[Aim of the task]: Here are some records; copy every line that holds the word "granularity".

[Records for this exercise]:
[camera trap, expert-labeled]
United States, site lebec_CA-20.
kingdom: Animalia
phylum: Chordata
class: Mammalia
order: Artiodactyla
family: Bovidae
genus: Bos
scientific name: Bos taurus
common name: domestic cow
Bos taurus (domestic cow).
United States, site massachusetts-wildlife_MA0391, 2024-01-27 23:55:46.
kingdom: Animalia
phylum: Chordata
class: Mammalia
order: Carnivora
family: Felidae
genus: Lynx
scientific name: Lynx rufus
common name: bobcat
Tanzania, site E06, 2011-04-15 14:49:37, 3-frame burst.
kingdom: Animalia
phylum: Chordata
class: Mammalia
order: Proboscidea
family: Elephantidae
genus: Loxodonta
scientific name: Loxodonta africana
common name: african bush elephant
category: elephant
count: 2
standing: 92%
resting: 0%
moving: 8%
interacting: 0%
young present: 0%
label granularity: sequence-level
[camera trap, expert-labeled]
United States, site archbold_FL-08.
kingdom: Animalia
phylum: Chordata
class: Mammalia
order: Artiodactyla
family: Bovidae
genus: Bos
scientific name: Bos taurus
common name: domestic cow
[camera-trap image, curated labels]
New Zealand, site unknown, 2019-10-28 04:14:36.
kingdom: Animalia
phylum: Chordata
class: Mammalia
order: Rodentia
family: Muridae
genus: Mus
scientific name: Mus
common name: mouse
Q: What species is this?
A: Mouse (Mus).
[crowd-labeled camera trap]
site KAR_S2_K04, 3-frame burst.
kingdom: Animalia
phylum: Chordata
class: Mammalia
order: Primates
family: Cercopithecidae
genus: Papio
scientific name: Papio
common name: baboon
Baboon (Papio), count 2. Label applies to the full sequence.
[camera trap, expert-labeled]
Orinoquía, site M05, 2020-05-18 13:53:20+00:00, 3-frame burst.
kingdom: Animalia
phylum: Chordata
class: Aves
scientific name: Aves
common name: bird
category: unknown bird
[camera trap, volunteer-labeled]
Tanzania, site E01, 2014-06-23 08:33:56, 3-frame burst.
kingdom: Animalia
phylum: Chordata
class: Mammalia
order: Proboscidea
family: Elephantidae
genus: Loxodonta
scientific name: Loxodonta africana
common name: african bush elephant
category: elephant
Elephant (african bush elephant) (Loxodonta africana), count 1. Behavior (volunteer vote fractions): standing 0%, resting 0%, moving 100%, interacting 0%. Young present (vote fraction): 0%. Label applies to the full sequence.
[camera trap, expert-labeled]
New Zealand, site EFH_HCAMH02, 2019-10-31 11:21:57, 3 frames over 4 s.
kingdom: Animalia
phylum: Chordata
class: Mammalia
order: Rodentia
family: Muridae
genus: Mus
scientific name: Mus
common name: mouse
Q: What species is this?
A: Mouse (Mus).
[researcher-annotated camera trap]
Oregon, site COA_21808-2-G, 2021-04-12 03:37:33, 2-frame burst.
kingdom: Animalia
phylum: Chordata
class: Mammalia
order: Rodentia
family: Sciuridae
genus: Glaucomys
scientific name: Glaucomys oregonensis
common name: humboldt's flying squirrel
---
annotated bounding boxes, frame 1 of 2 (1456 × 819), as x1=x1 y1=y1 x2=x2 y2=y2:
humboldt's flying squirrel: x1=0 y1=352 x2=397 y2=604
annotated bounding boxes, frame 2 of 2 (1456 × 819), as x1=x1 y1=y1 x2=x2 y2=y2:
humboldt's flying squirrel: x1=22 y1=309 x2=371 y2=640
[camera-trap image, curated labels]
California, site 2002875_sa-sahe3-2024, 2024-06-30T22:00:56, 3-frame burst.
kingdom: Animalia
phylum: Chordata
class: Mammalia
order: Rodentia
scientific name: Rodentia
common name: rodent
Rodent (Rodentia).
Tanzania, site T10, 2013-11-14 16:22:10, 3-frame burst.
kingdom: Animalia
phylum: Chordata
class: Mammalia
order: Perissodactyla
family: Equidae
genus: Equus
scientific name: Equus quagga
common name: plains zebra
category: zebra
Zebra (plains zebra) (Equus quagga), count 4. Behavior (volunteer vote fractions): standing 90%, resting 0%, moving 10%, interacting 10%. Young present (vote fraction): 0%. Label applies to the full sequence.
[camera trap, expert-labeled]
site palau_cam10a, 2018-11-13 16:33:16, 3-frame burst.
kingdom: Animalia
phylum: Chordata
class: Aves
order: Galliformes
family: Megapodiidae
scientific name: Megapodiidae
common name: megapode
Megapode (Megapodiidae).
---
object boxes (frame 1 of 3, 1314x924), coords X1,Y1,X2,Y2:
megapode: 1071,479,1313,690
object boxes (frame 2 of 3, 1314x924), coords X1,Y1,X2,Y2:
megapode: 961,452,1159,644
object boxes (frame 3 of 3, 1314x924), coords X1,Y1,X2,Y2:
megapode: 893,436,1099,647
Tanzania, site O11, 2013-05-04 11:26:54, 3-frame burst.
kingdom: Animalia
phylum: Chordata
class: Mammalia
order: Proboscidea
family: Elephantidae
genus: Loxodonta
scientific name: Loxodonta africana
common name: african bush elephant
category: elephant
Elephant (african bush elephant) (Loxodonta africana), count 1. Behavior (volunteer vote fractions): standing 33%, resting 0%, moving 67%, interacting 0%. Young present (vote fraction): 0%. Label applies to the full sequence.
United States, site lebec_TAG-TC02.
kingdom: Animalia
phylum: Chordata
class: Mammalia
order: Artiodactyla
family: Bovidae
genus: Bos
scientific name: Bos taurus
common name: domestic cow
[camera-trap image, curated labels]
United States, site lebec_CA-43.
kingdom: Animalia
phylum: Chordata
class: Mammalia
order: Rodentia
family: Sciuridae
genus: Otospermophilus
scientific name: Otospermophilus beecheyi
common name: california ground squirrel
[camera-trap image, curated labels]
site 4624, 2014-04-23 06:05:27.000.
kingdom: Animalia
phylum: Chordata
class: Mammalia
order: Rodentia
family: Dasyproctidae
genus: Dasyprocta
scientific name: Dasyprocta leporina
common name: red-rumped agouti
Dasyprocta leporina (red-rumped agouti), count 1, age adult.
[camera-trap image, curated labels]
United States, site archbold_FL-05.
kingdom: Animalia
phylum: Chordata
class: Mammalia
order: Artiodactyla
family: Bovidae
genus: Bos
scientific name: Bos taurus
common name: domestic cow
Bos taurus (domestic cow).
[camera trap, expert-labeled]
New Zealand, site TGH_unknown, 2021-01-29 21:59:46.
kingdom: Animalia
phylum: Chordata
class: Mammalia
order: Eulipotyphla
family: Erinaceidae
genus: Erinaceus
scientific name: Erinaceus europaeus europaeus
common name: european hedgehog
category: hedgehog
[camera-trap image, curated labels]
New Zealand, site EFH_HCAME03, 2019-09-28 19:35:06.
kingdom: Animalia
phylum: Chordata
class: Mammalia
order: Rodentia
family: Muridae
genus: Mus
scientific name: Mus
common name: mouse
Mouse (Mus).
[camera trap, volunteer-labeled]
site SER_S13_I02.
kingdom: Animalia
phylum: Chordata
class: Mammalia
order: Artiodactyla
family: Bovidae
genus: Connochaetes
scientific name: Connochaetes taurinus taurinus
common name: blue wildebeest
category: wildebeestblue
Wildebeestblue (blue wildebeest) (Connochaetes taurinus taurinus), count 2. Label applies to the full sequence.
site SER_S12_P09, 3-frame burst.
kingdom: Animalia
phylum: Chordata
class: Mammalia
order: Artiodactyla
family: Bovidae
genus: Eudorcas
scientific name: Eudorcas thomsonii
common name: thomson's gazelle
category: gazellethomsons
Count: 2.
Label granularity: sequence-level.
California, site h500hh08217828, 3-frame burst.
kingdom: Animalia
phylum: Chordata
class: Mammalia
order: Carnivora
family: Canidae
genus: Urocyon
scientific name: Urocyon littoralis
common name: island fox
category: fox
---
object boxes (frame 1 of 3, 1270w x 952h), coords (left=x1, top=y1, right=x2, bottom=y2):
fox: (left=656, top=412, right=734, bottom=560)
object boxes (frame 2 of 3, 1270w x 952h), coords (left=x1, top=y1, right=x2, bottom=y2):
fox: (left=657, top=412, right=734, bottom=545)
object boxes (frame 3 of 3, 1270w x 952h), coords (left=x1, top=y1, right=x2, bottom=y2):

[Your solution]:
label granularity: sequence-level
Label granularity: sequence-level.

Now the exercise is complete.